Context: The structure of the human leucocyte antigen (HLA) peptide-binding clefts strongly contributes to monoglandular and polyglandular autoimmunity (AP). Objective: To investigate the impact of amino acid polymorphisms on the peptide binding interactions within HLA class II and its association with AP Design: immunogenetic study Setting: Tertiary referral center for autoimmune endocrine diseases Subjects: 587 subjects with AP, autoimmune thyroid disease (AITD), type 1 diabetes (T1D) and healthy unrelated controls were typed for HLA class II. Methods: Amino acids within the peptide binding cleft that are encoded by HLA class II exon 2 were listed for all codon positions in all subjects.

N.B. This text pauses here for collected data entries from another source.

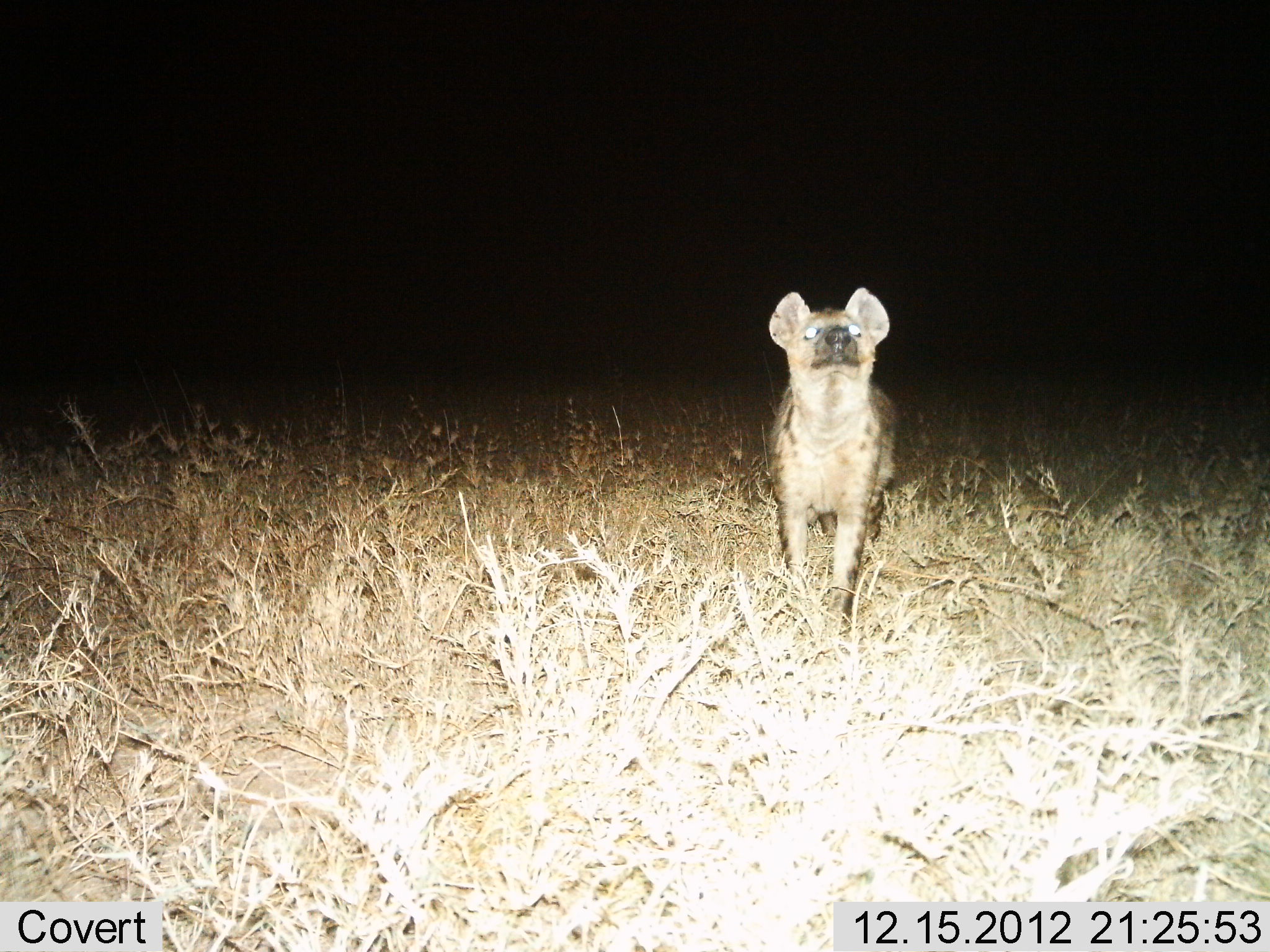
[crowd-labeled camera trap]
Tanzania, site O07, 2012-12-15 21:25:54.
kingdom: Animalia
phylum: Chordata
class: Mammalia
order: Carnivora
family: Hyaenidae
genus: Crocuta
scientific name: Crocuta crocuta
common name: spotted hyena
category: hyenaspotted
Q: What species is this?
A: Hyenaspotted (spotted hyena) (Crocuta crocuta).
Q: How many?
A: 1.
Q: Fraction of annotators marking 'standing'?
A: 100%.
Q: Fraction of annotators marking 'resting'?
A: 0%.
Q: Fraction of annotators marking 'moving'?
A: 0%.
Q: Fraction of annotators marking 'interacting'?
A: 0%.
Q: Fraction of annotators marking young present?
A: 0%.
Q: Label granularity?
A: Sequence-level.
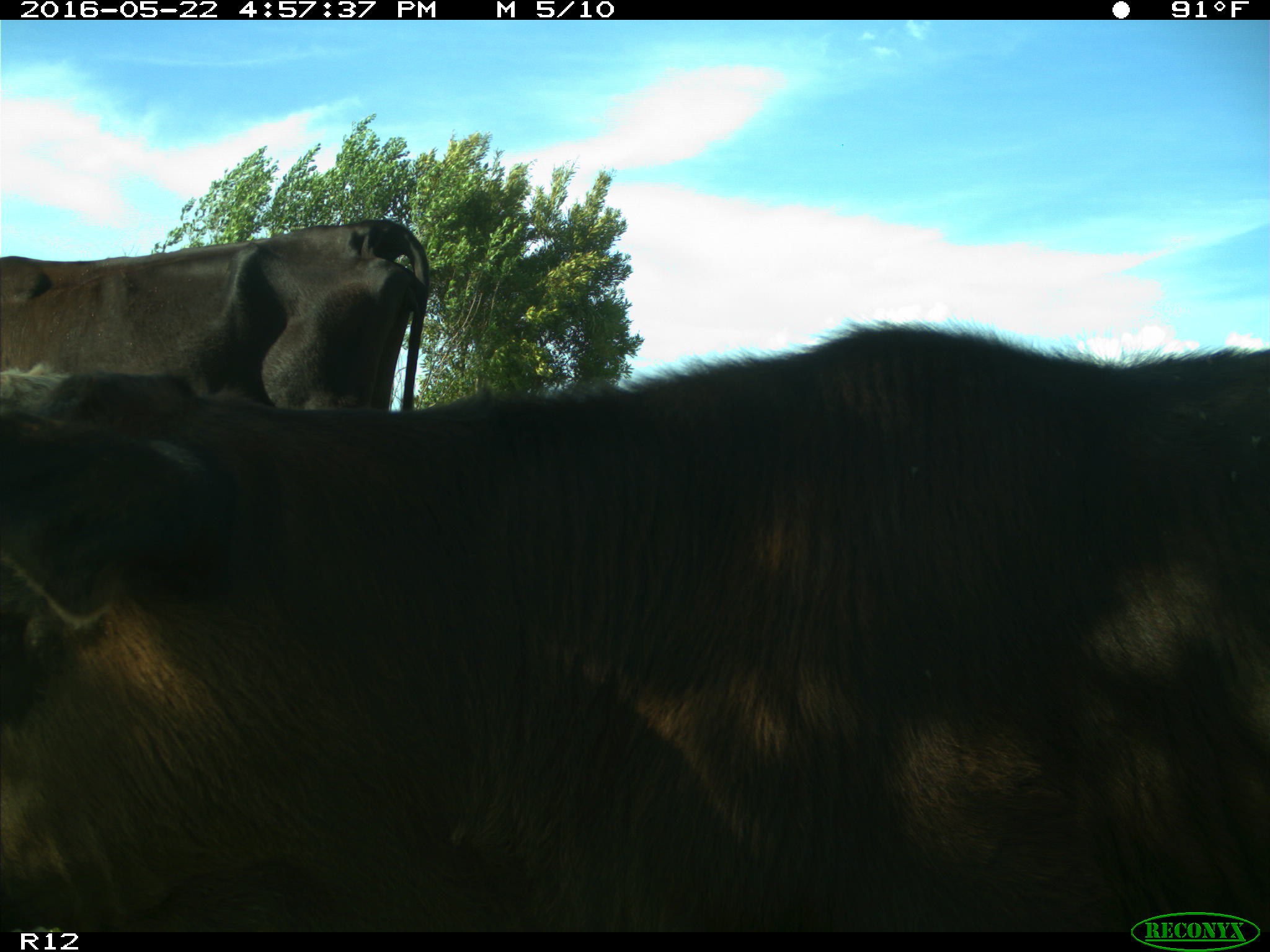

Overall comparisons between disease and control groups with respect to allele distribution at a given locus were performed by assembling rare alleles applying an exact Freeman Halton contingency table test with Monte-Carlo p values based on 150,000 samples. Results: The Montecarlo Exact Fisher Test demonstrated marked differences in all three Loci, DQA1, DQB1, DRB1 (p<0.0001) between AP versus both AITD and controls, as well as between AP type II (Addison’s disease as major endocrine component) and AP type III (T1D + AITD). Differences were also noted between AP and T1D pertaining to the DRB1 allele (p<0.041). The following seven amino acid positions DRB1-13, DRB1-26, DRB1-71, DRB1-74, DQA1-47, DQA1-56, and DQB1-57 significantly contributed to AP. Five positions in DQA1 (11, 47, 50, 56, and 69) completely correlated (p<0.0001). Conclusion: Amino acid polymorphisms within HLA class II exon 2 mediate the AP risk and differentiate between thyroid and polyglandular autoimmunity.